**What to produce**
Write each line of the entries below as a string in a JSON list, one string per line and in the original order, omitting blank lines.

◆ ◆ ◆ ◆ ◆ ◆ ◆

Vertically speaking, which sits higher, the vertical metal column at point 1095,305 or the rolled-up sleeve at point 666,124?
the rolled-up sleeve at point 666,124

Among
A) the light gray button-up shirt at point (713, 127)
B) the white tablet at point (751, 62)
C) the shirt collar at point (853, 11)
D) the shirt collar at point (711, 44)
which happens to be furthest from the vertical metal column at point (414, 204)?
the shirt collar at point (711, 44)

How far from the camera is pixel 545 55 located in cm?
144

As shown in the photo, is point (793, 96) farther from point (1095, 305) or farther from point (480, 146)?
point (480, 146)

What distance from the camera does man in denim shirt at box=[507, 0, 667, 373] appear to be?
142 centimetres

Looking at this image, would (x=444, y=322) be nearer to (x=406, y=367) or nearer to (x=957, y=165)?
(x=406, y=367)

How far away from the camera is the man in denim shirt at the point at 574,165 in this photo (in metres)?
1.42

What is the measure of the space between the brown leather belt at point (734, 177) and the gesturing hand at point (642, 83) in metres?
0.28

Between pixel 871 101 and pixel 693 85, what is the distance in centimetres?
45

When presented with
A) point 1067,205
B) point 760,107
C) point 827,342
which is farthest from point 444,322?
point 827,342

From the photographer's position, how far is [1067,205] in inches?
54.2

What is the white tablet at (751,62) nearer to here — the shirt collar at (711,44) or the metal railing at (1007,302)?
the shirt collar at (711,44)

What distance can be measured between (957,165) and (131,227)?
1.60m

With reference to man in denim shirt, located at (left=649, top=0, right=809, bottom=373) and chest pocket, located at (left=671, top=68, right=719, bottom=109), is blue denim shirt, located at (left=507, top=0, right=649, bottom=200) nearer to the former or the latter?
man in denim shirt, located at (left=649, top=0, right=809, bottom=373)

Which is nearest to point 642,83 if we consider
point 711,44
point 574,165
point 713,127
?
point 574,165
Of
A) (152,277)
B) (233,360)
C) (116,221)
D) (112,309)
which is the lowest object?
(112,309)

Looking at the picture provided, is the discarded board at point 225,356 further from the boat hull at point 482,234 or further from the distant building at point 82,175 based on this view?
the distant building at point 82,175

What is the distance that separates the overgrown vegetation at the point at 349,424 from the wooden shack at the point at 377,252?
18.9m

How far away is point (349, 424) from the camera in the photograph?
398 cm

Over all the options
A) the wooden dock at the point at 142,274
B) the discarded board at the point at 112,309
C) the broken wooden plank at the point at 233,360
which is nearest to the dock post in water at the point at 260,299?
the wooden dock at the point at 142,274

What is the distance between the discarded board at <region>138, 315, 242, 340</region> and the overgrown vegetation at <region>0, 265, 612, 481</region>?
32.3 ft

◆ ◆ ◆ ◆ ◆ ◆ ◆

**Completed exercise**
[
  "Vertically speaking, which sits higher, the vertical metal column at point 1095,305 or the rolled-up sleeve at point 666,124?",
  "the rolled-up sleeve at point 666,124",
  "Among",
  "A) the light gray button-up shirt at point (713, 127)",
  "B) the white tablet at point (751, 62)",
  "C) the shirt collar at point (853, 11)",
  "D) the shirt collar at point (711, 44)",
  "which happens to be furthest from the vertical metal column at point (414, 204)?",
  "the shirt collar at point (711, 44)",
  "How far from the camera is pixel 545 55 located in cm?",
  "144",
  "As shown in the photo, is point (793, 96) farther from point (1095, 305) or farther from point (480, 146)?",
  "point (480, 146)",
  "What distance from the camera does man in denim shirt at box=[507, 0, 667, 373] appear to be?",
  "142 centimetres",
  "Looking at this image, would (x=444, y=322) be nearer to (x=406, y=367) or nearer to (x=957, y=165)?",
  "(x=406, y=367)",
  "How far away from the camera is the man in denim shirt at the point at 574,165 in this photo (in metres)?",
  "1.42",
  "What is the measure of the space between the brown leather belt at point (734, 177) and the gesturing hand at point (642, 83) in metres?",
  "0.28",
  "Between pixel 871 101 and pixel 693 85, what is the distance in centimetres?",
  "45",
  "When presented with",
  "A) point 1067,205",
  "B) point 760,107",
  "C) point 827,342",
  "which is farthest from point 444,322?",
  "point 827,342",
  "From the photographer's position, how far is [1067,205] in inches?",
  "54.2",
  "What is the white tablet at (751,62) nearer to here — the shirt collar at (711,44) or the metal railing at (1007,302)?",
  "the shirt collar at (711,44)",
  "What distance can be measured between (957,165) and (131,227)?",
  "1.60m",
  "With reference to man in denim shirt, located at (left=649, top=0, right=809, bottom=373) and chest pocket, located at (left=671, top=68, right=719, bottom=109), is blue denim shirt, located at (left=507, top=0, right=649, bottom=200) nearer to the former or the latter?",
  "man in denim shirt, located at (left=649, top=0, right=809, bottom=373)",
  "Which is nearest to point 642,83 if we consider",
  "point 711,44",
  "point 574,165",
  "point 713,127",
  "?",
  "point 574,165",
  "Of",
  "A) (152,277)",
  "B) (233,360)",
  "C) (116,221)",
  "D) (112,309)",
  "which is the lowest object?",
  "(112,309)",
  "Looking at the picture provided, is the discarded board at point 225,356 further from the boat hull at point 482,234 or further from the distant building at point 82,175 based on this view?",
  "the distant building at point 82,175",
  "What is the distance that separates the overgrown vegetation at the point at 349,424 from the wooden shack at the point at 377,252?",
  "18.9m",
  "How far away is point (349, 424) from the camera in the photograph?",
  "398 cm",
  "Over all the options",
  "A) the wooden dock at the point at 142,274",
  "B) the discarded board at the point at 112,309",
  "C) the broken wooden plank at the point at 233,360",
  "which is nearest to the dock post in water at the point at 260,299?",
  "the wooden dock at the point at 142,274",
  "What is the distance between the discarded board at <region>138, 315, 242, 340</region> and the overgrown vegetation at <region>0, 265, 612, 481</region>?",
  "32.3 ft"
]